Barika, the Congolese to whom I gave a copy of The Little Prince, participated in a performance group that put on scenes about refugee life, that encouraged the youth to write poems about their experiences, and performed pieces about their history. Continuity of place is disrupted when the young are forced to flee their homes, but by sharing their stories they can maintain the narrative of their lives, both as individuals and as communities. Inviting willing young people into the process of telling can help them to heal, can help them to integrate their own suffering into a larger picture and, perhaps, combat the isolation so many of the young survivors of violence feel. Of course, the nature of this narrative matters too. The story can stir nationalism and ethnic hatred as much as it promotes psychological healing, as the Kosovo Serbs and Albanians taught me.
“Everyone was in the same position after the war,” Nora told me toward the end of our discussion in Zahaq. We had left the classroom in which we had been speaking, and the five of u
s walked around the school. They wanted me to see the ways in which their building was broken.

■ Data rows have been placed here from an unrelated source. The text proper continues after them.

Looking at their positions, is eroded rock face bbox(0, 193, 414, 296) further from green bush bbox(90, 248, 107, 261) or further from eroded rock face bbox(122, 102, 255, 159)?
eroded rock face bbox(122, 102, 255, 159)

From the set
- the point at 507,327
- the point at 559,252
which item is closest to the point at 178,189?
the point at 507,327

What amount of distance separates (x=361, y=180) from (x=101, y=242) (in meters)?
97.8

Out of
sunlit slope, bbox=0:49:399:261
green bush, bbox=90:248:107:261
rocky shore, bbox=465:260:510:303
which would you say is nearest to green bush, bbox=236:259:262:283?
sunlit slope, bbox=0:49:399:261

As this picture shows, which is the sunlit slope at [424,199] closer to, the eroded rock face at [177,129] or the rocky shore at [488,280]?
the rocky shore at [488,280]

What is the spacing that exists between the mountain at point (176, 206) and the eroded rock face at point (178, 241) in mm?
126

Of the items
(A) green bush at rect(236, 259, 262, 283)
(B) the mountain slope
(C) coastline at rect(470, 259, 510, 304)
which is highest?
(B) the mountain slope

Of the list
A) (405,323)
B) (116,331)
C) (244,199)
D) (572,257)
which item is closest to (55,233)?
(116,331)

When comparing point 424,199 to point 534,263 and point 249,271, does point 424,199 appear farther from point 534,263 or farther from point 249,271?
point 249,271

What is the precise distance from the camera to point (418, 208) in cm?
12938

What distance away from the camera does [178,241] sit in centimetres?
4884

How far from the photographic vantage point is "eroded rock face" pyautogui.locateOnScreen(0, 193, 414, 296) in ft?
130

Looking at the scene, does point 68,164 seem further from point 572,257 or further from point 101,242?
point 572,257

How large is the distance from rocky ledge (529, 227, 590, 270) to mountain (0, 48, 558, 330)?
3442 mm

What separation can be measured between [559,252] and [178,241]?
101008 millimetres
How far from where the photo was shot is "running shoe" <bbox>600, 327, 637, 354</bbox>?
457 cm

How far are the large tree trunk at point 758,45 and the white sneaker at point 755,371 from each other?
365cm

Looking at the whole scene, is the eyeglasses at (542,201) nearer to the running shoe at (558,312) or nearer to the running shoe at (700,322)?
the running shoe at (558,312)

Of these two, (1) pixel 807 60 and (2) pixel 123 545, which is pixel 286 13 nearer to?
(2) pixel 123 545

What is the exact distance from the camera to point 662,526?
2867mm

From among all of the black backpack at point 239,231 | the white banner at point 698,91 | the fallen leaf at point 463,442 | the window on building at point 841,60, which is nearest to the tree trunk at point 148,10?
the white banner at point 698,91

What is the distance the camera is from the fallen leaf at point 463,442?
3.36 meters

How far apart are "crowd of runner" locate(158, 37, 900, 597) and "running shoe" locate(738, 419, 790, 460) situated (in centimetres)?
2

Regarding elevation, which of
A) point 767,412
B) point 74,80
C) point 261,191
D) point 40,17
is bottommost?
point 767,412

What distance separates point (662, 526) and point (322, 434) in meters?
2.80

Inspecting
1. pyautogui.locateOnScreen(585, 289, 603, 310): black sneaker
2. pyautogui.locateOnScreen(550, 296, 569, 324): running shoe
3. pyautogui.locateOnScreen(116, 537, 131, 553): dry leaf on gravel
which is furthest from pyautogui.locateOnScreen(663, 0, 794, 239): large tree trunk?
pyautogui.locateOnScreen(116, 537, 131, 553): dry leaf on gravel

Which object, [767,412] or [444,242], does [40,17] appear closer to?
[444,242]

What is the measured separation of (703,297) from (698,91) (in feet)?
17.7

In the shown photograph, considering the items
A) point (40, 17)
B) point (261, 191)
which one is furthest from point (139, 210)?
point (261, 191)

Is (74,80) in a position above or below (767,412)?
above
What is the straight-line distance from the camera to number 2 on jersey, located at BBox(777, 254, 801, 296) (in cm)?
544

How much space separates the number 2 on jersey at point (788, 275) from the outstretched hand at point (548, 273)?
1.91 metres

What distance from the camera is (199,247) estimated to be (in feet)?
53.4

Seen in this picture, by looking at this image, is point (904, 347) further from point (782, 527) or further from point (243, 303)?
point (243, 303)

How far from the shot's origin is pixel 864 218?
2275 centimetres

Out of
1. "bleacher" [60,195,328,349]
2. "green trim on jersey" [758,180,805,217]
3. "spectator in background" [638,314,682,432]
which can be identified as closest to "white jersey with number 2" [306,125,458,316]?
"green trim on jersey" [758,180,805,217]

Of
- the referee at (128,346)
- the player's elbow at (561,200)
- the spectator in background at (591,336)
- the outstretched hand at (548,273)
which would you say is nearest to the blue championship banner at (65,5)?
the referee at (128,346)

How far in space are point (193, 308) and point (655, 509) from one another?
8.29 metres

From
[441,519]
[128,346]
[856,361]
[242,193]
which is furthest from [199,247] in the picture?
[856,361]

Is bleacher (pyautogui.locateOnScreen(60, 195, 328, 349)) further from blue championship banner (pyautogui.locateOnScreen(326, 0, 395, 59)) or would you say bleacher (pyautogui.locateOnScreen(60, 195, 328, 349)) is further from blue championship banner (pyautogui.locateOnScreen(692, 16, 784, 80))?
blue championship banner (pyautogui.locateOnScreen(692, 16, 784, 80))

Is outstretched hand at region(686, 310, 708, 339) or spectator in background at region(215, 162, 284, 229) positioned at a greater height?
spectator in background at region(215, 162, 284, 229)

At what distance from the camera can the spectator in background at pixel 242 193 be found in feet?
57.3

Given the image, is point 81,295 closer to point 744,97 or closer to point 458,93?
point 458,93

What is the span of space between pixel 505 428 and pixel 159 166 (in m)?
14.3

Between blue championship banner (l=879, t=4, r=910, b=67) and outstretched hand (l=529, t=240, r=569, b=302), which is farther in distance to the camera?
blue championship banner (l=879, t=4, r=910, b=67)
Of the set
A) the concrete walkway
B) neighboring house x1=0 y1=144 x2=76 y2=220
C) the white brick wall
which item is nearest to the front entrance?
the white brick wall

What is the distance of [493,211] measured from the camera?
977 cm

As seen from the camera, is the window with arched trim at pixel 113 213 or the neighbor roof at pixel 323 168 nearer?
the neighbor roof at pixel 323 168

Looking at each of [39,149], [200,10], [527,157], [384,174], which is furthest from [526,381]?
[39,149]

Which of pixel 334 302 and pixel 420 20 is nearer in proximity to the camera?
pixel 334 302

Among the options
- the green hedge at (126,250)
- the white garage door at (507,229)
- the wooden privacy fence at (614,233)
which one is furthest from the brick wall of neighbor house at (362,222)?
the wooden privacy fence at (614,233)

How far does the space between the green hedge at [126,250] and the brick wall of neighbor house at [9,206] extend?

They were very concerned that I understand the present conditions, not just talk about the wars of the past.
“No one could talk about what happened,” she said. “There was too much hurt. Everyone was in shock.”
“How can I explain it to you?” Karl interrupted, looking around at the schoolyard, where a group of children were playing soccer and others were laughing and staring at us. “One day I lost my father and my grandparents.” He looked at me in silence.
“But life continues,” Valerie added. The others concurred. “Life continues.”
THREE
“We Can’t Stay Here”
Migrants and Refugees in Hiding
Siha suggested that maybe I didn’t see the fear.
“The children don’t say it, but their parents are afraid and they are afraid.” He had stopped drawing a picture of himself flying a jet in order to tell me about the fear that permeates the lives of the Burmese, then he returned to his paper. We were sitting on the floor of his aunt’s house. As I had noticed was his habit, he poked his tongue out of the side of his mouth when he drew. His aunt told me that he would rather be playing video games than anything else.
Siha denied it instantly. “My favorite game is soccer. I love to play sports. I don’t just play video games.” He feigned anger at the false accusations against him, but smiled widely at his aunt. Everyone in the room laughed loudly, Siha, his aunt, my translator, and me.